İç Savaşta yabancı ülkelerin Sudan’daki kirli planları, yine tanıdık bir senaryoyu karşımıza çıkarıyor. Sözde demokrasi getirmek adına el-Beşir yönetiminin devrilmesinde etkin rol oynayan bu güçler, aslında Sudan’ı kendi hegemonyalarına teslim etmekten başka bir şey yapmadı. el-Beşir’i indirttikten sonra Sudan’da barışçıl bir geçişi sabote etmek için elinden geleni yaptı. Ne de olsa demokrasi söylemleriyle ülkeleri kaosa sürüklemek dış güçlerin alışılmış oyunudur. İşte Silahlı Kuvvetler ve Hızlı Destek Kuvvetler arasındaki çatışmalar ise tam anlamıyla bu yabancı ülkelerin destekli senaryoların sonucu. Micheal Walsh gibi uzmanlar, kilit oyuncular ve yabancı aktörler arasındaki ilişkilerin mevcut iç savaştan önceye dayandığını vurguluyor.

Sudan’ın RSF ile olan ilişkisini yeniden gözden geçiren Rusya, bu gruptan yana tavır almaya başladı. Rusya’nın RSF ile bağlantısı, 2019 yılına kadar uzanıyor. O dönemden beri Rus paralı asker grubu Wagner, General Hemedti’nin darbesini desteklemektedir. Öte yandan BAE, Sudan’daki çatışmanın arkasındaki en güçlü yabancı aktörlerden biri olarak, RSF’ye kapsamlı destek sunuyor. Hatta BAE’nin desteği olmasaydı, RSF’nin savaş çabalarının büyük ölçüde zayıflanırdı demek gayet yerindedir. BAE, Sudan’ı sadece askeri bir çıkar alanı olarak görmüyor; Afrika ve Orta Doğu’daki stratejik hedeflerine ulaşmak için Sudan’ı kritik bir noktada konumlandırmış durumda.

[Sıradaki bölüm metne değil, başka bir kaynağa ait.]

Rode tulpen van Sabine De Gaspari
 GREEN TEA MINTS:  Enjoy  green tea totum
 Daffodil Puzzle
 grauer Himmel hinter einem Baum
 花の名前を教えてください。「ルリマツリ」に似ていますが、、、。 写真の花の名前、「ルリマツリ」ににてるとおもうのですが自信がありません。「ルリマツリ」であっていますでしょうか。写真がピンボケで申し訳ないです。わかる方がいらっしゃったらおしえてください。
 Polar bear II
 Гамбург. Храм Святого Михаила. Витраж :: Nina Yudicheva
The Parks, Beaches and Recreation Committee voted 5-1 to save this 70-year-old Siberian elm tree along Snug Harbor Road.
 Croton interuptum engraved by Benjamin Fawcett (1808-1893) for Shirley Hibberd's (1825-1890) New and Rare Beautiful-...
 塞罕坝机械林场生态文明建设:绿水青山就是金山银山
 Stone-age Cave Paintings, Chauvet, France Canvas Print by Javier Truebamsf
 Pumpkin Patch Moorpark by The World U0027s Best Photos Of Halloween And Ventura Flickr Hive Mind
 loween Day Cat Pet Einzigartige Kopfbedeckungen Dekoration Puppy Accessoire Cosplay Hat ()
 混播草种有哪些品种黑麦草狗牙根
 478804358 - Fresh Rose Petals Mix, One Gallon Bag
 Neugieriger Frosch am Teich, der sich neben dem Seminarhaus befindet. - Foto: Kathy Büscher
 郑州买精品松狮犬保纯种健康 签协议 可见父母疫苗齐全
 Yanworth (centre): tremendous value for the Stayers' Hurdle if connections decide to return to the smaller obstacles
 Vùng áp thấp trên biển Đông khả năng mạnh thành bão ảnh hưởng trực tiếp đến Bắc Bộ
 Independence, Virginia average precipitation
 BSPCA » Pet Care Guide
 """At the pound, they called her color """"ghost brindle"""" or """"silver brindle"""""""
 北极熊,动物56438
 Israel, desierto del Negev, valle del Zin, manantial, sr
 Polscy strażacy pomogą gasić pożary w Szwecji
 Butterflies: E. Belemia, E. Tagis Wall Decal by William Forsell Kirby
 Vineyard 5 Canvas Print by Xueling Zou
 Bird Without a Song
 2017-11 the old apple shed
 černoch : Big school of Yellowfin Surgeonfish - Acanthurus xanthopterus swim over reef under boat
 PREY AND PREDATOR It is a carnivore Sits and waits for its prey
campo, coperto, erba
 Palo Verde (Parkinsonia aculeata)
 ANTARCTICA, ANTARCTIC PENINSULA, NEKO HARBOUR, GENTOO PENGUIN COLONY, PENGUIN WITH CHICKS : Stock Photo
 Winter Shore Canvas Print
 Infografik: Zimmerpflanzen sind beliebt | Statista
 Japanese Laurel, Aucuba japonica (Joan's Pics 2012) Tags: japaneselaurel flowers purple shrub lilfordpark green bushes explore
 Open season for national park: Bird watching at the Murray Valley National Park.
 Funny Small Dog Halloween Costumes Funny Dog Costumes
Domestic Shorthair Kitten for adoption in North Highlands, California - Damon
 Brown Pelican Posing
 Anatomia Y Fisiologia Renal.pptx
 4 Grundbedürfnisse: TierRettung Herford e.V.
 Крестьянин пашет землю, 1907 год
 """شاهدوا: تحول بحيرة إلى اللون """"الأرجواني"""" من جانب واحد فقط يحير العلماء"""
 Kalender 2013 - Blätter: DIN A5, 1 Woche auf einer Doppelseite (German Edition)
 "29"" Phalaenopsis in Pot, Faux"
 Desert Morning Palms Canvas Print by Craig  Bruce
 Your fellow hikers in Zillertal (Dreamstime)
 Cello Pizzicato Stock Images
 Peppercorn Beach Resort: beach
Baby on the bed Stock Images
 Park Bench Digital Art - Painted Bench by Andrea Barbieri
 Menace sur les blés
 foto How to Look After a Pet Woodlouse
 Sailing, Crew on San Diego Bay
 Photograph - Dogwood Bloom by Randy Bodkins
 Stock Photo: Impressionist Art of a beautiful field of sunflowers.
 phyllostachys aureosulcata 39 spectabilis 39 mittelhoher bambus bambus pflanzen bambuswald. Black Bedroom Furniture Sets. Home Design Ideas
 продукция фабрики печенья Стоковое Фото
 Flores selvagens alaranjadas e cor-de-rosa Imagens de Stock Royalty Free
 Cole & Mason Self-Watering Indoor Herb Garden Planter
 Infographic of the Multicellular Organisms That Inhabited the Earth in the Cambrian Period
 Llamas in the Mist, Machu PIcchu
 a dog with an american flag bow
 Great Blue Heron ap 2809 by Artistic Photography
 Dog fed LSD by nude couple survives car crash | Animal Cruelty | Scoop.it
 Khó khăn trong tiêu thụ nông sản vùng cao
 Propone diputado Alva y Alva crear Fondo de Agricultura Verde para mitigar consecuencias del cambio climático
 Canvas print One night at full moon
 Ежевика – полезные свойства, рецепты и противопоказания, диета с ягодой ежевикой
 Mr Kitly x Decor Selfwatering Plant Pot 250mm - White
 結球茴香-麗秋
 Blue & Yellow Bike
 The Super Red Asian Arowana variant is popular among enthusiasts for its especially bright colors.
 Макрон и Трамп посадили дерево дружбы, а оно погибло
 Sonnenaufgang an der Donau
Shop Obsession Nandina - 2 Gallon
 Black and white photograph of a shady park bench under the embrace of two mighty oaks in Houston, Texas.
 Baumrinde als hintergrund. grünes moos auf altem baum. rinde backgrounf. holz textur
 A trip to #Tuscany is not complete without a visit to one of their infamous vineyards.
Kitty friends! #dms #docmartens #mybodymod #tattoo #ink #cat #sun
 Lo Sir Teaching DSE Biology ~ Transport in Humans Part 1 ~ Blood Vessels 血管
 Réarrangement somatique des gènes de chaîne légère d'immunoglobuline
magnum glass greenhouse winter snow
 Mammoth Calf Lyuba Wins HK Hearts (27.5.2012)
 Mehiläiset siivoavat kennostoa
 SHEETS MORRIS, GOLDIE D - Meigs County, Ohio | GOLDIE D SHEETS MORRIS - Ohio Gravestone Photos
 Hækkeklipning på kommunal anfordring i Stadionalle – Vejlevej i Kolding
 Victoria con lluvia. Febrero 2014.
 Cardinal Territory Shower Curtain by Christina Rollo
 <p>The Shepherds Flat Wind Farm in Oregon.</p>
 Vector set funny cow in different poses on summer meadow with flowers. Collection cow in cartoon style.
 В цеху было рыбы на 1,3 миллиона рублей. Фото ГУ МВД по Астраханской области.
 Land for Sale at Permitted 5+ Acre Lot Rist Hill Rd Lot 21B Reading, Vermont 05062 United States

BAE’nin Sudan ile olan ilişkileri, demokratik özlemleri bastırmak ve siyasi-ekonomik hâkimiyet kurma amacı taşırken, aynı zamanda bölgesel gücünü pekiştirme stratejisiyle şekilleniyor. 2015’ten bu yana Yemen’deki çatışmada RSF’yi kullanarak savaşçı devşiren BAE, Sudan’ın başlıca altın ithalatçısı oldu ve ülkenin Kızıldeniz kıyısındaki milyarlarca dolarlık liman projelerine yatırım yaptı.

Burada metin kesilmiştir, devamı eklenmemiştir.